[Stored items]

* * * * * * * * *

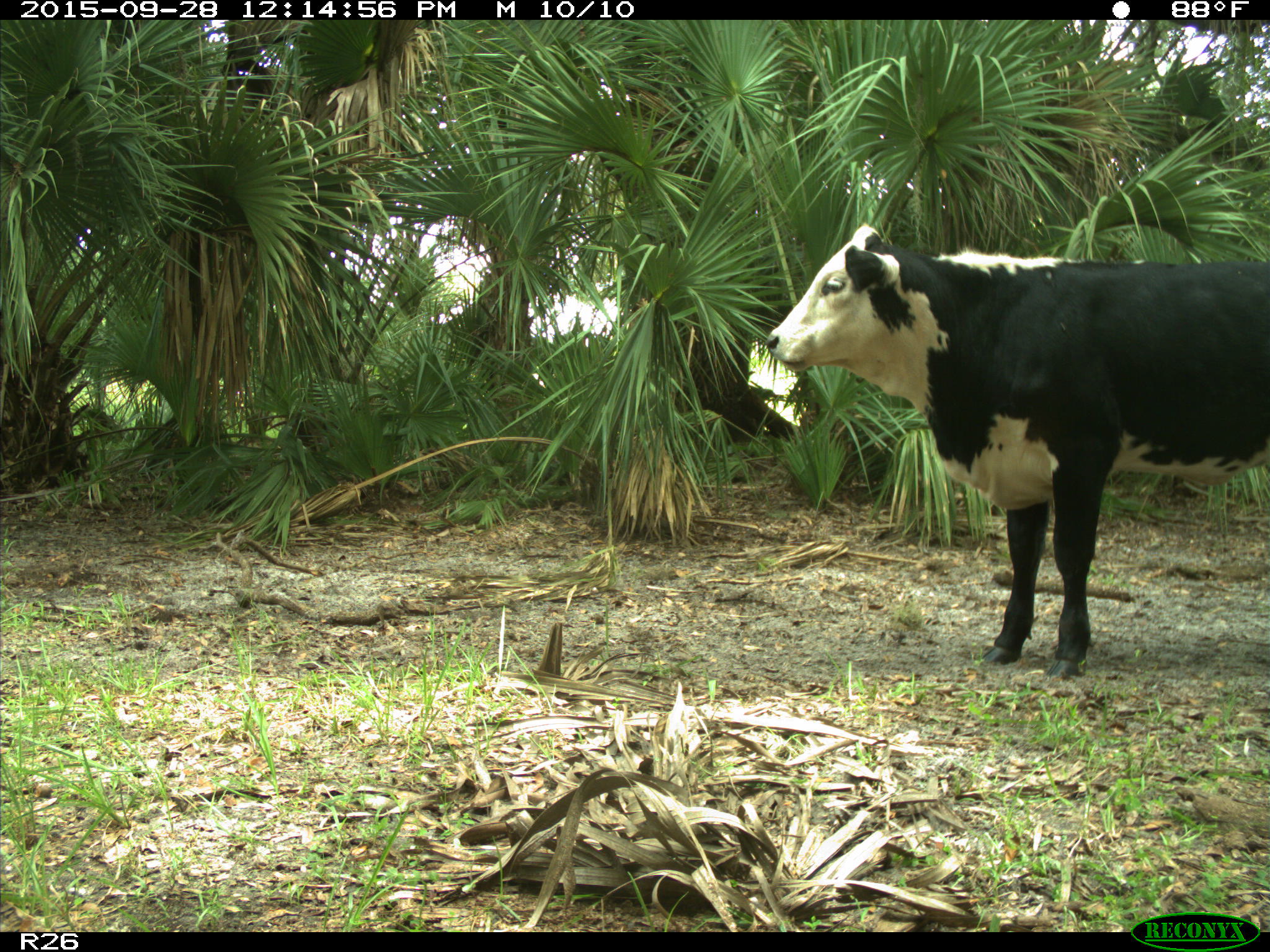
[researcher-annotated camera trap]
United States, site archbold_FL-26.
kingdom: Animalia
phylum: Chordata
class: Mammalia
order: Artiodactyla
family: Bovidae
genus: Bos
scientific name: Bos taurus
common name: domestic cow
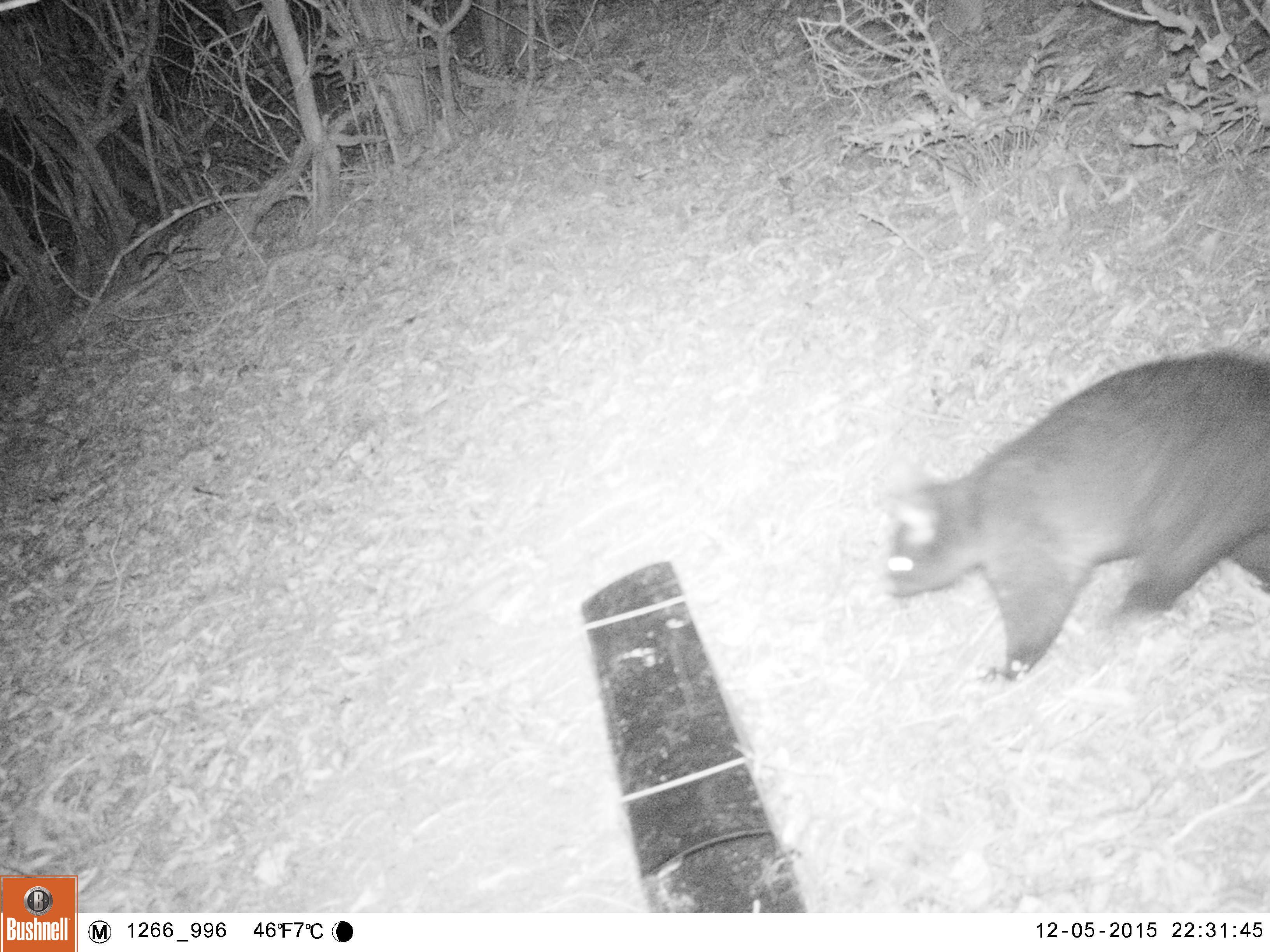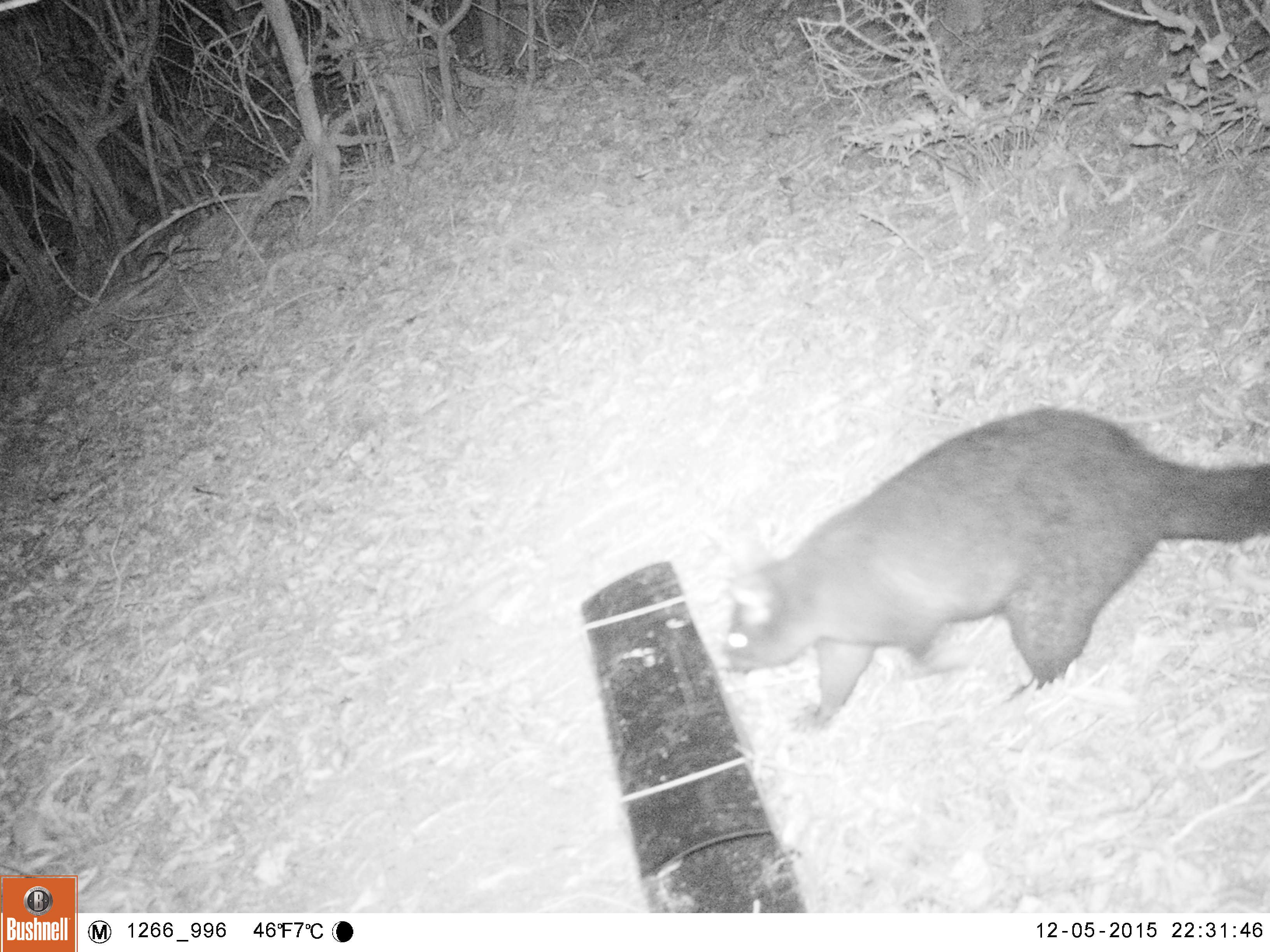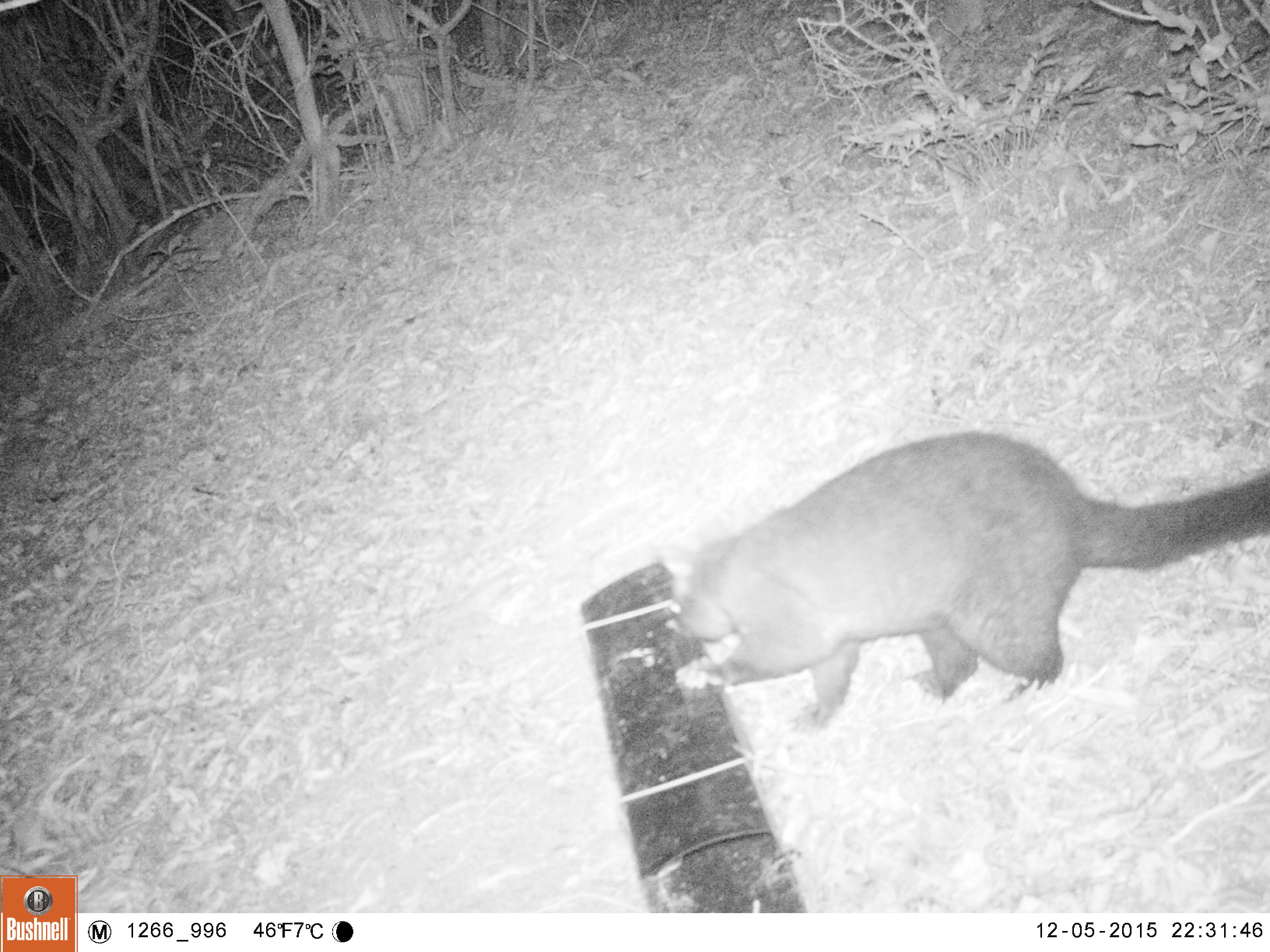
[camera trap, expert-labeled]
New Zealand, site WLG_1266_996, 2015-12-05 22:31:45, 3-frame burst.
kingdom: Animalia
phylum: Chordata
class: Mammalia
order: Diprotodontia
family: Phalangeridae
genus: Trichosurus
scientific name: Trichosurus vulpecula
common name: common brushtail possum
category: possum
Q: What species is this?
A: Possum (common brushtail possum) (Trichosurus vulpecula).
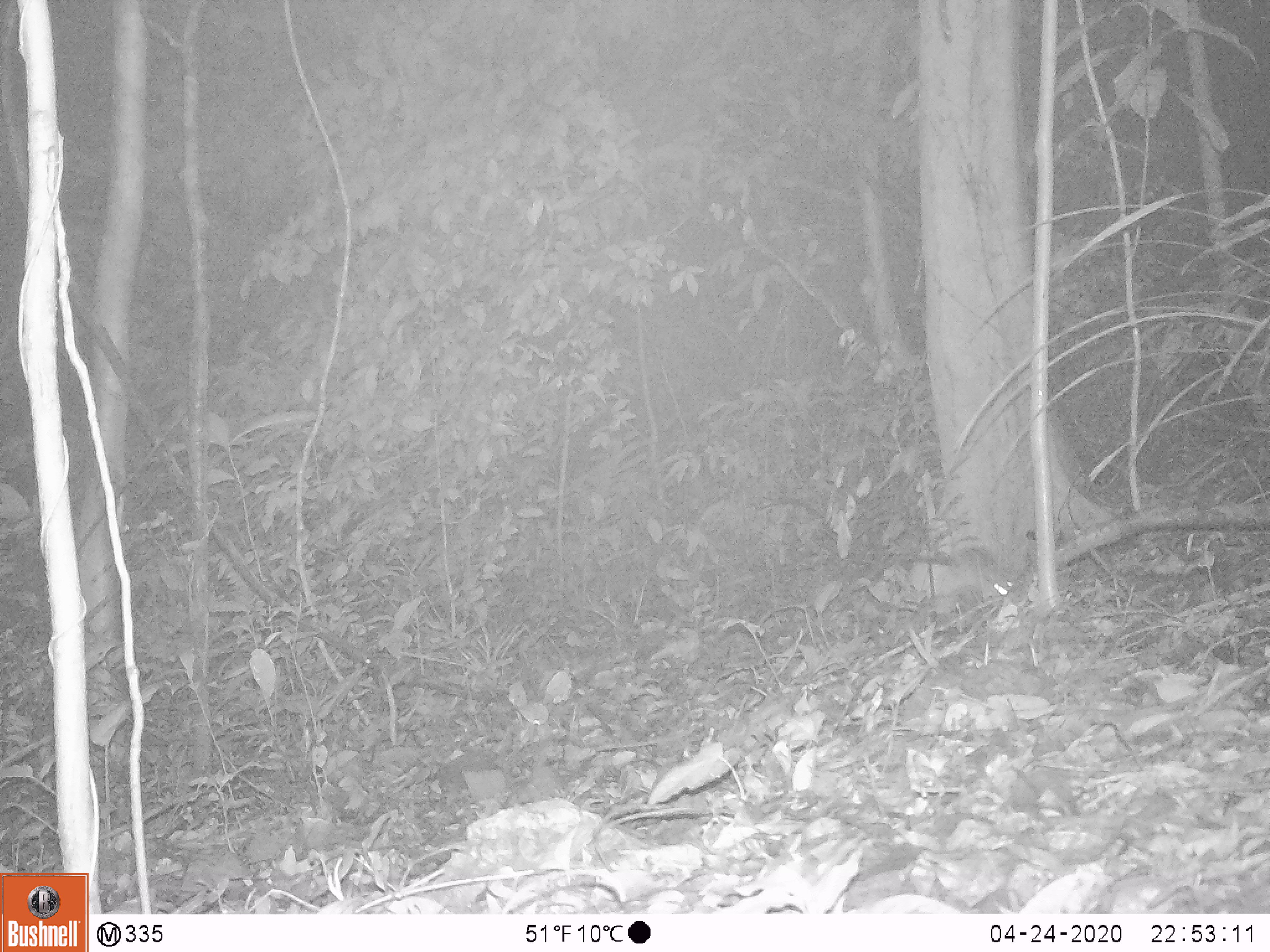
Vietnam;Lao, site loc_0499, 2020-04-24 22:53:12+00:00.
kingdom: Animalia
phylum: Chordata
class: Mammalia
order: Rodentia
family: Muridae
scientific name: Muridae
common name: old-world mice and rats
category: unidentified murid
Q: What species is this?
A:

* * * * * * * * *

Write out each line exactly, from the one containing "scientific name: Bos taurus" through the end of the entries, and skip the pictures.

scientific name: Bos taurus
common name: domestic cow
[camera trap, expert-labeled]
New Zealand, site WLG_1266_996, 2015-12-05 22:31:45, 3-frame burst.
kingdom: Animalia
phylum: Chordata
class: Mammalia
order: Diprotodontia
family: Phalangeridae
genus: Trichosurus
scientific name: Trichosurus vulpecula
common name: common brushtail possum
category: possum
Q: What species is this?
A: Possum (common brushtail possum) (Trichosurus vulpecula).
Vietnam;Lao, site loc_0499, 2020-04-24 22:53:12+00:00.
kingdom: Animalia
phylum: Chordata
class: Mammalia
order: Rodentia
family: Muridae
scientific name: Muridae
common name: old-world mice and rats
category: unidentified murid
Q: What species is this?
A:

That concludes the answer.